In my opinion - yes. In BG you could kite melee enemies. In PoE you had to stick to them or use abilities, otherwise you'd eat attacks of opportunity (which mostly meant you ate attacks anyway). I agreed with Sawyer when he said that the lack of melee engagement of any kind made melee less threatening/useful and more prone to exploiting (imagine enemies ignoring your warrior to get to your mage/archer), but his solution to this was not a good one.
It has been discussed to death. Kiting is a logical tactic and there's nothing wrong with it. It is only problematic when it becomes an optimal answer for everything. You could instantaneously improve Baldur's Gate by merely varying movement speed between creatures - let's say make spiders the fastest, then the wolves/dogs then the bears, then the small and big bipedal creatures, in that order. It would make kiting viable in certain circumstances and impossible in others, as it should be. No need for arbitrary mechanics. Sawyer boasted about "fixing" DnD but in the end he was unable to veer away even a little from standard DnD concepts, nor did he understand when they make sense and when they don't. Anyways, usefulness of kiting decreases towards the end of BG1 and is a minor problem in BG2.
It's not a tiny thing at all.
A day-night cycle is only valuable if it changes something else than lighting. For that, you need serious systems to make it work: NPCs schedules that change with the time of day, visibility and stealth differences, moments to trigger quests and events. Not many games have done it right. I can think of two: the Gothics, and Arcanum (and the Witcher 1 to a lesser extent). In both cases NPCs did different stuff at night than during the day. Night time has sleeping people, valuables behind lock and key, patrols, stealth possibilities, etc.
Either you go full cycle, or you don't do it. Larian is wise not investing resources if they're not willing to go all in on this.
Also, given the way Larian does TB while other characters not in combat are in real time, the flow of time wouldn't work well for cycles. Does time only pass for characters not in TB? In that case, what happens if players outisde the fight join it, while some are in nighttime and the others in daytime? Which visibility rules do you apply, for one? The alternative, that time passes for everyone based on a IRL clock, isn't better. In that case, one fight of 10 rounds could start during the day and end during the next day, a full cycle having passed while in fact the fight would only have taken 1min in D&D time (6s/round). Both ways of doing cycles would have problems.
You need serious systems? All you need is a different pattern for NPCs' spawning in areas, proper lightning and you're set. You can then add to this frame as much mechanical consequences as you want. Applying modifiers to skills and abilities based on lightning is relatively trivial. Baldur's Gate had all that. What exactly requires huge ammount of resources?
Oh come on, combat in games that have day-night cycle has already been tackled.
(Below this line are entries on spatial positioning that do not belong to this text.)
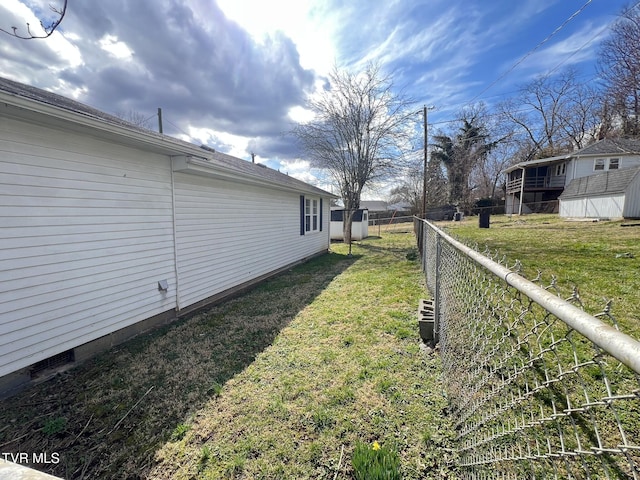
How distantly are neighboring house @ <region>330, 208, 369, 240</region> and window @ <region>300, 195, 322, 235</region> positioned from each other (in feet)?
13.9

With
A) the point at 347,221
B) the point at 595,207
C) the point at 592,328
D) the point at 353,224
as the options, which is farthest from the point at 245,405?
the point at 595,207

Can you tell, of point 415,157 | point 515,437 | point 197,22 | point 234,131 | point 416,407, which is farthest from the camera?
point 234,131

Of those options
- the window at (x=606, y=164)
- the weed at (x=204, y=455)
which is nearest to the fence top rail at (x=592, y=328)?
the weed at (x=204, y=455)

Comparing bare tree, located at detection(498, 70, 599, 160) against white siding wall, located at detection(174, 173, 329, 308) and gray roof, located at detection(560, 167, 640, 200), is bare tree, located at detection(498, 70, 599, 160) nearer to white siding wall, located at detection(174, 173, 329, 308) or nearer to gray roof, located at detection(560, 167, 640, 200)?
gray roof, located at detection(560, 167, 640, 200)

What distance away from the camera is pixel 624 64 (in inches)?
285

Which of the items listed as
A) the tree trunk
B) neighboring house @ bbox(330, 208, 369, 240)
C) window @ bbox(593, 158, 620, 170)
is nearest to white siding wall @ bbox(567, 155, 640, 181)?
window @ bbox(593, 158, 620, 170)

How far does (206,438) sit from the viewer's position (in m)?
2.28

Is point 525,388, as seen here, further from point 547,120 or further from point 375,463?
point 547,120

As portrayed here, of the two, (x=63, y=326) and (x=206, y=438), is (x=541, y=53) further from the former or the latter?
(x=63, y=326)

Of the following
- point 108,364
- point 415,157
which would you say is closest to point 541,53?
point 415,157

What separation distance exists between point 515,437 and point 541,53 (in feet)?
34.7

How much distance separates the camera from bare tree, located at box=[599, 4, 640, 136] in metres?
6.97

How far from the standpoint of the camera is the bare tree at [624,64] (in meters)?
6.97

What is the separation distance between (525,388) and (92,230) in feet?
15.9
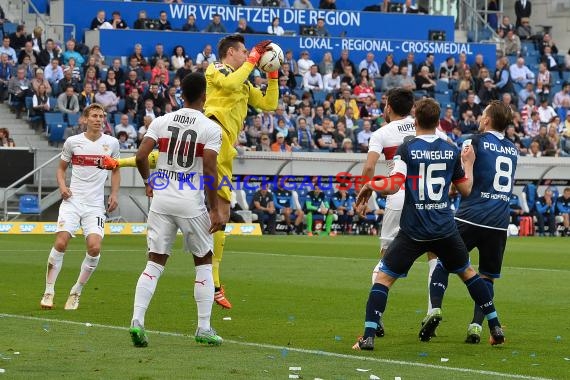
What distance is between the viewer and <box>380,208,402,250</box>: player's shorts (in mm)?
11875

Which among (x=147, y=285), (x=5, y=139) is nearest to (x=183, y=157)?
(x=147, y=285)

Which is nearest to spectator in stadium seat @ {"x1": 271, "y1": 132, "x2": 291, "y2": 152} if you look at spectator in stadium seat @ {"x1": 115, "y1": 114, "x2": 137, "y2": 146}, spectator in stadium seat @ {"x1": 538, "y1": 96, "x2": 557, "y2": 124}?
spectator in stadium seat @ {"x1": 115, "y1": 114, "x2": 137, "y2": 146}

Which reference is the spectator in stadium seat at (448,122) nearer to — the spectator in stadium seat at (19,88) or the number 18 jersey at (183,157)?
the spectator in stadium seat at (19,88)

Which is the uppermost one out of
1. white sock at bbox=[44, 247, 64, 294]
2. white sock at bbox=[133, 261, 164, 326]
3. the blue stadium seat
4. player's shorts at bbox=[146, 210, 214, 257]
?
player's shorts at bbox=[146, 210, 214, 257]

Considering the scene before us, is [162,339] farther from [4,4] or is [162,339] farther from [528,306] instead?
[4,4]

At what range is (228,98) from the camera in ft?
42.1

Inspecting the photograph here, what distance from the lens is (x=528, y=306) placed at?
1402 centimetres

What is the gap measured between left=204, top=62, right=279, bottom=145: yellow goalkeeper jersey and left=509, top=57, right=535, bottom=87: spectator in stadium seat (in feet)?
97.5

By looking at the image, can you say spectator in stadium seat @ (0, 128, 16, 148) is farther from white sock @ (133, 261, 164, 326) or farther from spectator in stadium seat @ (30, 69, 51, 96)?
white sock @ (133, 261, 164, 326)

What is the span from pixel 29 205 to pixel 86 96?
11.1ft

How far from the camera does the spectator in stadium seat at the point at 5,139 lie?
103 feet

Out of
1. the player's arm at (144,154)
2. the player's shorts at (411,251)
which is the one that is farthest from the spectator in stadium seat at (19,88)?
the player's shorts at (411,251)

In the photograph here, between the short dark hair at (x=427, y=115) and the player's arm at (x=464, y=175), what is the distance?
15.5 inches

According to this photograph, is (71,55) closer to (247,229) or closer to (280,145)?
(280,145)
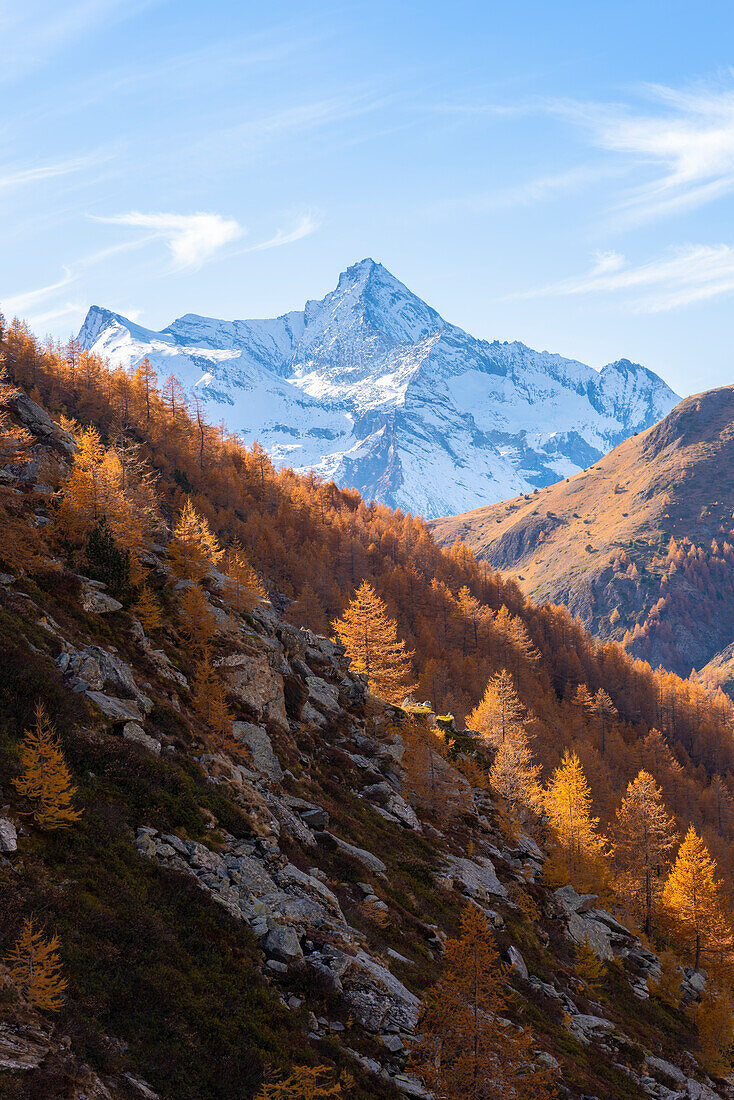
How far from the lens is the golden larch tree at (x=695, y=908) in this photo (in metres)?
46.9

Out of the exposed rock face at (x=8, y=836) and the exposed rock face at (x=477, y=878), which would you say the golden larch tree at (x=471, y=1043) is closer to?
the exposed rock face at (x=8, y=836)

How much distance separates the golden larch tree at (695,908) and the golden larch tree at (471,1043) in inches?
1470

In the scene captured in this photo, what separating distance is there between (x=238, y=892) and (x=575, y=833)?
35.5 metres

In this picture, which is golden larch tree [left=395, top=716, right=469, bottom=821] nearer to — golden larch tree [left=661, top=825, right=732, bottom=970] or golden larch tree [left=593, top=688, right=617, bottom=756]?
golden larch tree [left=661, top=825, right=732, bottom=970]

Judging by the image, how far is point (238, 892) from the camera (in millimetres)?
18625

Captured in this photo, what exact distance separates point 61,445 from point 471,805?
36.5 metres

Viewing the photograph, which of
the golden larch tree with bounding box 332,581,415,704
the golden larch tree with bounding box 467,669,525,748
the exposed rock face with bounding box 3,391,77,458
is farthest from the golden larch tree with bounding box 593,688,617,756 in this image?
the exposed rock face with bounding box 3,391,77,458

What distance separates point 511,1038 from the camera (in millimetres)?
17062

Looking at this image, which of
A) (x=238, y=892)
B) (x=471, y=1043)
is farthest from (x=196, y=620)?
(x=471, y=1043)

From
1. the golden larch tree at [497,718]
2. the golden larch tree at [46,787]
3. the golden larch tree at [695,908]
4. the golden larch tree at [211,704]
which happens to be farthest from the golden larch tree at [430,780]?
the golden larch tree at [46,787]

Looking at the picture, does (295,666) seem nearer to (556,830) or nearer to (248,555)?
(556,830)

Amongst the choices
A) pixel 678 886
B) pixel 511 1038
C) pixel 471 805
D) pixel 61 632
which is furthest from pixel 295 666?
pixel 678 886

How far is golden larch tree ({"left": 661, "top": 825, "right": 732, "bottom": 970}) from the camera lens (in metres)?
46.9

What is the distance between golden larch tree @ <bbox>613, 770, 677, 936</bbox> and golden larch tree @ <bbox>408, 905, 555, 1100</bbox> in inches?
1544
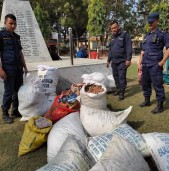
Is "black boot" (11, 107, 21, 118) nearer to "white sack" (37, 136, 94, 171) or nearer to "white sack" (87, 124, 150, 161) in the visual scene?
"white sack" (87, 124, 150, 161)

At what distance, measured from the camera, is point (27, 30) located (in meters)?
7.31

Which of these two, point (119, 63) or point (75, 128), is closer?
point (75, 128)

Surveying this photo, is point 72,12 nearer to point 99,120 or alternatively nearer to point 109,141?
point 99,120

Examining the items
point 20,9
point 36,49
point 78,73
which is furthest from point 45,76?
point 20,9

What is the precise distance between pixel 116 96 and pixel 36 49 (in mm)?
2823

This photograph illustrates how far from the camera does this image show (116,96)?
5.50 m

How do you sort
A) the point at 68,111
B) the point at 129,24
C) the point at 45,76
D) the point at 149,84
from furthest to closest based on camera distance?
the point at 129,24 < the point at 45,76 < the point at 149,84 < the point at 68,111

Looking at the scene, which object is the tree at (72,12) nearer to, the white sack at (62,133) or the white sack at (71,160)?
the white sack at (62,133)

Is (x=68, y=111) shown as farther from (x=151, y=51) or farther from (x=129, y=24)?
(x=129, y=24)

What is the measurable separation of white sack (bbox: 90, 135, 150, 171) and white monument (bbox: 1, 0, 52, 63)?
214 inches

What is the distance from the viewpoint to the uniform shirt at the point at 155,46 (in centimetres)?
390

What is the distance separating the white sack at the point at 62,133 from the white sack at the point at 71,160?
459 millimetres

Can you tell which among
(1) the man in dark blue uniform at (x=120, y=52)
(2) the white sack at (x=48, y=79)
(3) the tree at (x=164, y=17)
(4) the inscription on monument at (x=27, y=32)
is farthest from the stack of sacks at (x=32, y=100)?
(3) the tree at (x=164, y=17)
Is Larian working in a vacuum? Are they making their first game?
rtwp was a casualization to attract the mainstream audience at the time you dumbshit
RTS genre was for casuals back in late 90s? Then what was Tomb Raider and its ilk? Super casual? Super duper casual?
You are being retarded for the sake of being retarded. It's not "too hard to understand", it's too chaotic and hectic to present the player with as meaningful challenges as a TB system could do. Since the player doesn't have precise control over the encounter, encounters need to be simpler and easier to deal with.
Please point me to the DnD-based cRPGs that have these mythical meaningful challenges, better and more complex encounters than Baldur's Gate. Because I have not witnessed any while playing ToEE, KotC, GoldBox/FRUA. In fact, Baldur's Gate 1+2 either has them beat or stands its ground in comparison.
Because they didn't want to add a day/night cycle that was purely cosmetic you fucking dipshit.
Ah, so someone made a poor argument and thus there overall point is automatically incorrect. And you will cling to it as much as you can, because even you know that your position is untenable. Your shilling is too obvious.
The point is that Baldur's Gate 1+2 to which this game is supposed to be a succesor do have a day-night cycle and it does have meaningful consequences there. Shady traders, modifier to stealth and unique encounters (the whole chain of semi-random vampire encounters in BG2 happen only at night).
Sure, you may deflect and point to this game being mainly about adapting 5ed Forgotten Realms. But wasn't Swen claiming that they want to give players unprecedent freedom and the ability to enact pnp shenanigans, improvise and whatever. But you can't even plan a night raid or ambush? Rofl. Oh, but you can throw boots at enemies. Muh deep complex gameplay.